> [Given text]
--- START ---

Orchestra Conductors are Prompt Engineers
Intro
I’ve played the clarinet since 5th grade, and since then have spent a lot of time playing music. I’ve also spent a lot of time writing software. My motivation here is to make an analogy between prompt engineering and music, with the goal of shedding some insight into the limitations of today’s AI. I believe that claims about the automation of software engineering or white collar work are overblown.
What Does a Conductor Do
A conductor is someone who stands in front of an ensemble of musicians. The conductor is primarily responsible for providing feedback and instruction to musicians on how to improve their collective performance.
Musicians produce music with some degree of precision. 5th graders make a substantial number of mistakes, even while playing very simple pieces. With years of training, musicians can make fewer mistakes while playing increasingly complex pieces. Professional musicians make very few mistakes, and can successfully perform the most complex pieces composers can come up with.
Conductors communicate to musicians with natural language with the hope of improving their output. “Please remember this entrance for the suspended cymbal at measure 14, remember that we are accelerating the tempo at measure 125, measure 230 is the climax of the piece”.
Conductors also often are the ones responsible for choosing which pieces the ensemble will play. Conductors of professional musicians have their choice of essentially any interesting piece, regardless of the difficulty, because the individual performers are so skilled. Conductors of amateurs and beginners, less so. Asking 5th graders to play Shostakovich would be catastrophic. Asking them to play a simple arrangement of the Star Wars theme is tractable.
What Does a Prompt Engineer Do
A prompt engineer asks AI models to complete tasks. AI models are prone to making mistakes. A prompt engineer’s job is to find ways to ask AI models for output in a way that minimizes the mistakes they make. A prompt engineer tries to find tasks that are tractable for an AI model to complete. That’s it, that’s the analogy!

--- END ---

> [Using the information]
A – Duplicate the essay on conductors and prompt engineering between "What Does a Conductor" and "come up with.", inclusive.
B – Which measure numbers appear in the conductor's quoted instruction in the essay on conductors and prompt engineering?
C – Continue the essay on conductors and prompt engineering after its final sentence.

> [Raw data]
--- START ---

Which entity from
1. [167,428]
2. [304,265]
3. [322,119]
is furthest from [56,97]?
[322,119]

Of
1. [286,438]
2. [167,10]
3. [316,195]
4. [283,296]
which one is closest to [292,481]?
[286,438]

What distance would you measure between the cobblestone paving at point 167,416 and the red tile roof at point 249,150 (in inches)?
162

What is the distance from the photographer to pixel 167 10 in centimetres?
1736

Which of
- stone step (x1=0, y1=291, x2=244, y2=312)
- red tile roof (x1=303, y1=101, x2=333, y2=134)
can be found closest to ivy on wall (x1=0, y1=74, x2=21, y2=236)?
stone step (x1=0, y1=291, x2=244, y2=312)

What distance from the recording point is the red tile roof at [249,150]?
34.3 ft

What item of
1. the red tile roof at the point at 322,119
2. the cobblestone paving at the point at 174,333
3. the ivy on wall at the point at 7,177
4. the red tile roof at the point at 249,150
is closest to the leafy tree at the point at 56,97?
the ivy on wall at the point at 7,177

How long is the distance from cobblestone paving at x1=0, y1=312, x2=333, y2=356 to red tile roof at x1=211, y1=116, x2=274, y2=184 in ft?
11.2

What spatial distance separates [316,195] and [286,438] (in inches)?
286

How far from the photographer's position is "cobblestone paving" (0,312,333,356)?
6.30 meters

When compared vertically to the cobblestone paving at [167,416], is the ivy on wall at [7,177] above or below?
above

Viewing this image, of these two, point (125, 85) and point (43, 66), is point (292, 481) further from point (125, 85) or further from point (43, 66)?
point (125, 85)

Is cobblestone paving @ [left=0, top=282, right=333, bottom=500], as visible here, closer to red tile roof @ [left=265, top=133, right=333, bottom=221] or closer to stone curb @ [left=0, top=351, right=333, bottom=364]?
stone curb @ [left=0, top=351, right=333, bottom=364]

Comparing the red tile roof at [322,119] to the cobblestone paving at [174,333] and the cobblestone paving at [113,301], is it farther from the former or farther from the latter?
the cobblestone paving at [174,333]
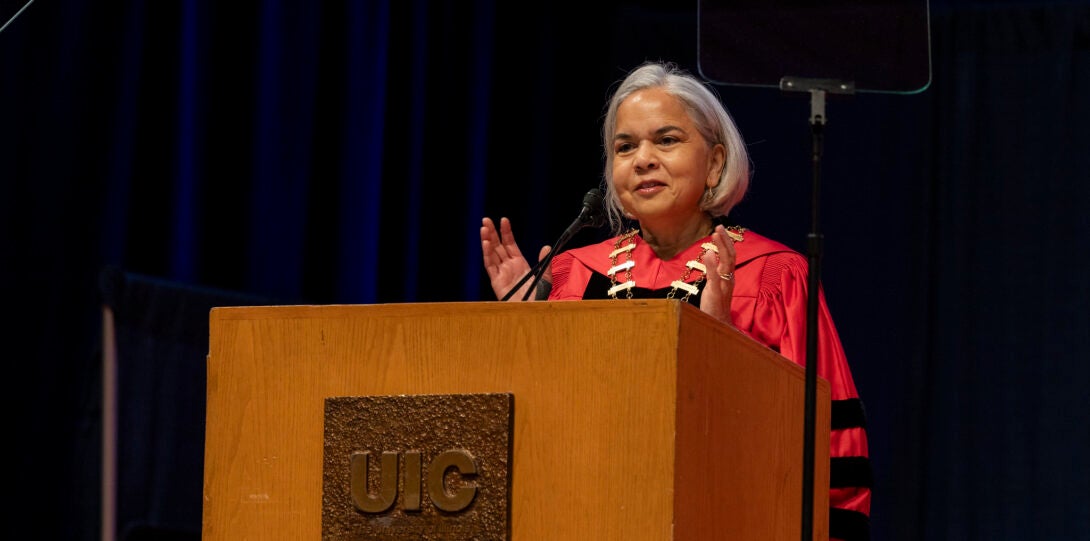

--- END ---

> [Answers to each task]
A –
What Does a Conductor Do
A conductor is someone who stands in front of an ensemble of musicians. The conductor is primarily responsible for providing feedback and instruction to musicians on how to improve their collective performance.
Musicians produce music with some degree of precision. 5th graders make a substantial number of mistakes, even while playing very simple pieces. With years of training, musicians can make fewer mistakes while playing increasingly complex pieces. Professional musicians make very few mistakes, and can successfully perform the most complex pieces composers can come up with.

B – Measure 14, measure 125, and measure 230.

C –
The models we have today are more talented at white collar work than a 5th grader is at playing the trombone. The fact that a model can play the intellectual equivalent of the Star Wars theme song with very little prompting is basically magic (not sarcasm). In some specific domains, well prompted AI models can produce truly impressive output.
The problem is, to automate white collar work (as is frequently touted as a goal of AI companies), we need AI models to be able to perform the intellectual equivalent of Shostakovich in a wide variety of areas. By my rough estimation, today’s AI models are about as talented and mistake prone as a high schooler, maybe a decent college player. High school and college players can make catastrophic errors while playing music, and it doesn’t take a very difficult piece to break them.
Where the Analogy Breaks
If high schoolers completely botch their playing of a symphony, their parents will still clap.
If a prompt engineer “vibe coding” an app introduces a critical security error, real people’s data will be compromised. If a prompt engineer creates an AI therapist that doesn’t properly detect signs of mental illness, a patient can end up in a psychiatric hospital. You get the point.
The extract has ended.